B. N. — Dans la mesure, faut-il ajouter, où il y a une relation entre votre corps et les mondes dont nous parlons ici, c’est-à-dire les mondes des particules. Il y a bien sûr une relation évidente, c’est que votre corps est fait de particules. Est-ce que cela suffit pour transposer ces lois des formes qui existent dans l’infiniment petit au niveau du corps tout entier, c’est une autre histoire ; mais enfin, on peut envisager la question.

C. H. — On pose ici le problème essentiel. Lorsque la science trouve ces nouvelles dimensions au niveau sub-quantique, un lien doit bien être fait avec le mental de l’homme dont on n’a pas encore actuellement trouvé les dimensions. Alors, où trouve-t-on les dimensions du mental ? Car un lien doit être établi quelque part entre l’infiniment grand et l’infiniment petit, entre la dimension du mental qui n’a pas encore sa place dans la science et les nouvelles dimensions trouvées au niveau sub-quantique. Alors, où est le lien ?

B. N. — Le lien, dirai-je, c’est vous !

C. H. — Oui, mais ça ne suffit pas.

B. N. — Je crois que cela suffit. C’est votre corps, votre présence, votre être.

C. H. — Il est absolument anormal que la science actuellement ne donne pas les dimensions du mental et de l’esprit.

B. N. — Non. La puissance des lois logiques, c’est ce qu’on fait tous les jours, ce que vous appelez les dimensions du mental.

C. H. — Cela serait voir le mental uniquement au niveau de la manifestation. Or si l’on pose l’existence de domaines de causalité par rapport à la manifestation, c’est forcément là que se trouve le mental.
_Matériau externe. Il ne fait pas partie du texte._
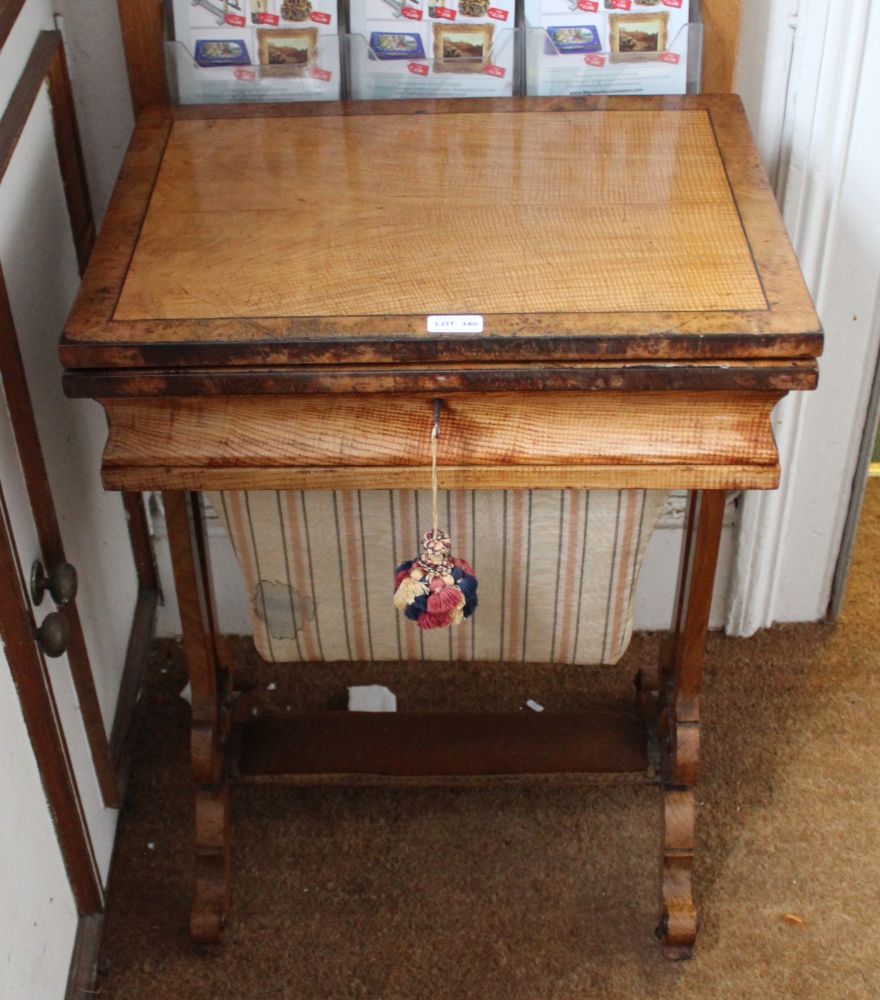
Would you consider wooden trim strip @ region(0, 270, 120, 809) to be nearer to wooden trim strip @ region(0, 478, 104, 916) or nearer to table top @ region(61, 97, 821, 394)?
wooden trim strip @ region(0, 478, 104, 916)

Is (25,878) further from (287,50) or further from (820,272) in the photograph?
(820,272)

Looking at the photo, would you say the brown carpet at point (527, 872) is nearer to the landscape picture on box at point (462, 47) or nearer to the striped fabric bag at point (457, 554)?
the striped fabric bag at point (457, 554)

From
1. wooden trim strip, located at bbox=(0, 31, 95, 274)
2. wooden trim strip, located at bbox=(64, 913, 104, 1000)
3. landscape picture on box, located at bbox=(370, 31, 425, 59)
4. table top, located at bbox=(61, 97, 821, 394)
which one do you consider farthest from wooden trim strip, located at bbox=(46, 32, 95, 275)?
wooden trim strip, located at bbox=(64, 913, 104, 1000)

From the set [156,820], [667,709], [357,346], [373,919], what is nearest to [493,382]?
[357,346]

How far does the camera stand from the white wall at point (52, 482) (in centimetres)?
148

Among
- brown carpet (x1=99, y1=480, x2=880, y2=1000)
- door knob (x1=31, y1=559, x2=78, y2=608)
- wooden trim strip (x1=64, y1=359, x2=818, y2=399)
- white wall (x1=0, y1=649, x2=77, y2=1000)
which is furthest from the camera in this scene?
brown carpet (x1=99, y1=480, x2=880, y2=1000)

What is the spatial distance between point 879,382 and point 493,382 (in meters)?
0.98

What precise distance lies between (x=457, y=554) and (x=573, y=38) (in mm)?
681

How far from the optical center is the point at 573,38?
170 cm

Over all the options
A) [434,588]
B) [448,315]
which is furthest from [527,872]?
[448,315]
B. N. — C’est là ce que j’appelai les domaines limites. Il faut bien voir qu’il n’y a que certaines choses que l’on peut faire dans la science telle qu’elle est définie actuellement ; la définition peut changer mais dans la définition actuelle, c’est-à-dire reproduire une expérience, avoir des lois vérifiables, etc., je dirai que ce n’est pas encore du domaine de la science.
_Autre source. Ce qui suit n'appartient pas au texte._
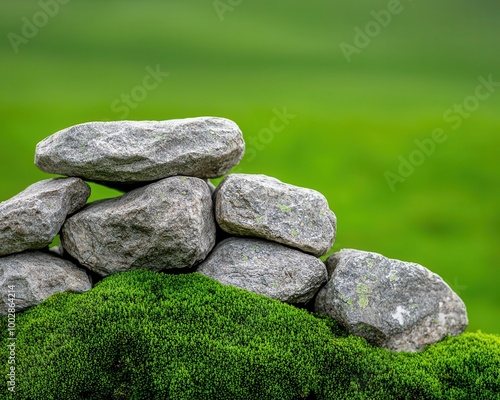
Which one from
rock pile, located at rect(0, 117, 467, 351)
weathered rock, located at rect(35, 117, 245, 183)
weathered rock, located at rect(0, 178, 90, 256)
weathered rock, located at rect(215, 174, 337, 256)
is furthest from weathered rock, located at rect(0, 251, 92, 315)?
weathered rock, located at rect(215, 174, 337, 256)

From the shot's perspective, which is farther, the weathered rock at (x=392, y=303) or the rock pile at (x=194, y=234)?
the rock pile at (x=194, y=234)

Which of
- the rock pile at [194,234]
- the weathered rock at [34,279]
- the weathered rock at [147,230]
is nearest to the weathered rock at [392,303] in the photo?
the rock pile at [194,234]

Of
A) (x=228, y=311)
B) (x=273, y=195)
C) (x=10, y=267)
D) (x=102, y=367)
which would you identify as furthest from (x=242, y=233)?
→ (x=10, y=267)

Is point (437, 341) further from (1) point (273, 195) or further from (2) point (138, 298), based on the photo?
(2) point (138, 298)

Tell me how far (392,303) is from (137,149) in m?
4.24

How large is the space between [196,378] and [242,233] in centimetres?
233

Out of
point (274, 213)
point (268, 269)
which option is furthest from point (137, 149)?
point (268, 269)

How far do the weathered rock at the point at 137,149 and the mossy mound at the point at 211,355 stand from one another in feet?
5.51

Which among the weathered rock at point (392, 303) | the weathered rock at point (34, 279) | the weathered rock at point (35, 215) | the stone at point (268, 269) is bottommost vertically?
the weathered rock at point (34, 279)

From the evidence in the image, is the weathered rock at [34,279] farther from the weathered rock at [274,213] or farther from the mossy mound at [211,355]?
the weathered rock at [274,213]

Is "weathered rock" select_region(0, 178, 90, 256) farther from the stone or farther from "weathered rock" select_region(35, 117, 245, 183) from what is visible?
the stone

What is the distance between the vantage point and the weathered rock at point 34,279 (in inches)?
328

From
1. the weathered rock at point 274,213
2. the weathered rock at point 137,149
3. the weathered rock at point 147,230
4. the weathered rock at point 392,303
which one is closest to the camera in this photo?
the weathered rock at point 392,303

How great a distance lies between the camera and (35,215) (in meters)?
8.25
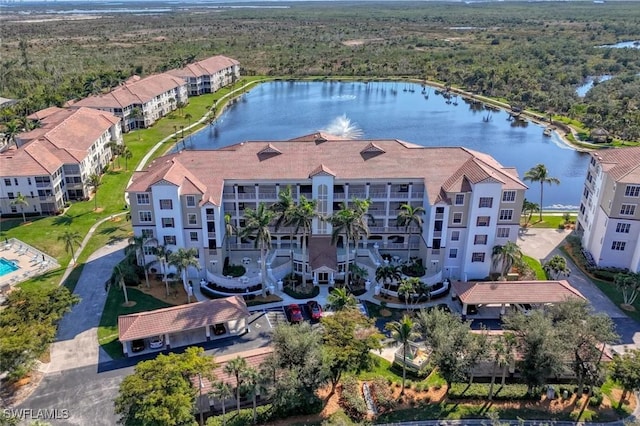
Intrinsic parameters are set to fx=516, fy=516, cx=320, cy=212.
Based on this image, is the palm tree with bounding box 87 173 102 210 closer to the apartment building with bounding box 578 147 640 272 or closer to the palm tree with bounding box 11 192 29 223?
the palm tree with bounding box 11 192 29 223

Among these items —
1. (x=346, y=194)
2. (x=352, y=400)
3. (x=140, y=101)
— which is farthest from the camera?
(x=140, y=101)

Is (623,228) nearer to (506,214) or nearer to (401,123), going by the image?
(506,214)

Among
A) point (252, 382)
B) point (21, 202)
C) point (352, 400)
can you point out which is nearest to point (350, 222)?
point (352, 400)

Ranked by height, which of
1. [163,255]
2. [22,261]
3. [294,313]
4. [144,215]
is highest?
[144,215]

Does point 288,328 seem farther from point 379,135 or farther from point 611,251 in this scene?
point 379,135

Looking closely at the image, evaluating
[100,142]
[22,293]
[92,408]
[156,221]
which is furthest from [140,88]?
[92,408]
C. H. — Pourtant on en est tout près.

B. N. — C’est vrai, on en est tout près, mais on n’en est pas encore là. Je me permets de vous citer une anecdote, pour détendre le ton trop formel de cette discussion, sur la façon dont on prépare la soupe allemande à la poule : Vous prenez une grosse marmite et vous la remplissez d’eau. Ensuite vous ouvrez toutes grandes les portes de la cuisine et vous laissez entrer une poule ; vous la poursuivez à travers la cuisine et l’instant d’après vous avez une extraordinaire soupe à la poule dans votre marmite. Vous pouvez utiliser la même poule des centaines et des centaines de fois, vous aurez toujours cette soupe extraordinaire à la poule dans votre marmite jusqu’au moment où la poule, fatiguée, refusera de respirer. C’est une anecdote, mais je dirai qu’elle illustre assez bien la situation de la parapsychologie.
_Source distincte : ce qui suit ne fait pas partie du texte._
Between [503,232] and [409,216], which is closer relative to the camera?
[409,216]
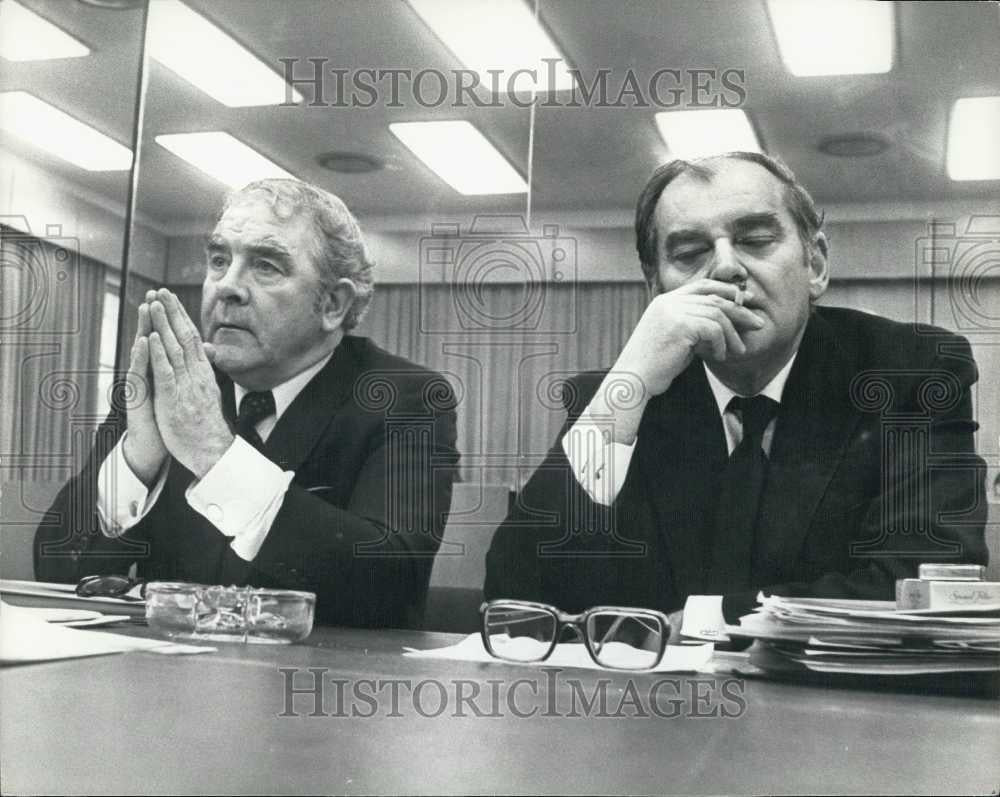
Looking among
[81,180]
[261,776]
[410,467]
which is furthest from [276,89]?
[261,776]

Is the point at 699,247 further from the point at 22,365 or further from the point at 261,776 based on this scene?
the point at 22,365

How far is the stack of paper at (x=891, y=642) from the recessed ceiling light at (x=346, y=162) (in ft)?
3.24

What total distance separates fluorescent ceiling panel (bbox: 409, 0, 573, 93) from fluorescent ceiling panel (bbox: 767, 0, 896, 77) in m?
0.34

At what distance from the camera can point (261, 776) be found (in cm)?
98

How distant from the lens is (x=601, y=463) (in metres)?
1.63

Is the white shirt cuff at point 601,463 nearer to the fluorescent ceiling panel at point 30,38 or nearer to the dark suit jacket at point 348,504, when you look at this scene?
the dark suit jacket at point 348,504

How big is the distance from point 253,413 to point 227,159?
1.45 feet

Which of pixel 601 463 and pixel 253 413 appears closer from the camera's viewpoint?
pixel 601 463

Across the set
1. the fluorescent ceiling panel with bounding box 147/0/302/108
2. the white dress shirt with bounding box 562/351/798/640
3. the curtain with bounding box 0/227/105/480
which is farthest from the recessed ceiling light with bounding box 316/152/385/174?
the white dress shirt with bounding box 562/351/798/640

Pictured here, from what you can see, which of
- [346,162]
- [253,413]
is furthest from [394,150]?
[253,413]

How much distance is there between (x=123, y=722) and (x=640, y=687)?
63 centimetres

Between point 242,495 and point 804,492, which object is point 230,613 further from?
point 804,492

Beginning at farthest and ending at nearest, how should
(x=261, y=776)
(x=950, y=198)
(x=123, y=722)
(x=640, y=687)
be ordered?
(x=950, y=198), (x=640, y=687), (x=123, y=722), (x=261, y=776)

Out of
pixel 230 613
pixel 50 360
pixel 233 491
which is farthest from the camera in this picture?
pixel 50 360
Je crois donc qu’il s’agit de domaines différents, nettement différents. Si on regarde bien, tous les grands mystiques ont parlé de phénomènes que l’on peut qualifier de parapsychologiques, de phénomènes extraordinaires. Mais d’une part, ces gens-là ont passé vingt ou trente ans de leur vie dans une purification spirituelle pour arriver à ce genre de manifestations et, d’autre part, ils refusaient ce genre de manifestations.

Saint Jean de la Croix dit souvent : « C’est la manifestation du diable. » Ce n’étaient ni les pouvoirs, ni les phénomènes paranormaux qu’ils recherchaient, mais une vie spirituelle. Et c’est là où je trouve, et je m’excuse de le dire si crûment, dans certaines démarches de la parapsychologie contemporaine (je dis bien dans certaines) une sorte de récupération, qui est faite par une vision tout à fait réductionniste, des faits qui dépassent de loin cet aspect naïf et direct des choses. C’est à nouveau une sorte de manifestation de la pensée réductionniste.

J’ai eu l’occasion, en Californie, de rencontrer quelques-uns des plus grands parapsychologues actuels dans le monde, en particulier Charles Tart. J’ai été très touché quand il m’a dit : « Oui, la parapsychologie est actuellement dans un stade analogue à la physique pré-newtonienne » ; et cela est vrai. Il n’y a pas encore de méthodes, ni de faits réellement établis au sens scientifique. Alors pourquoi cette course après l’honorabilité scientifique ?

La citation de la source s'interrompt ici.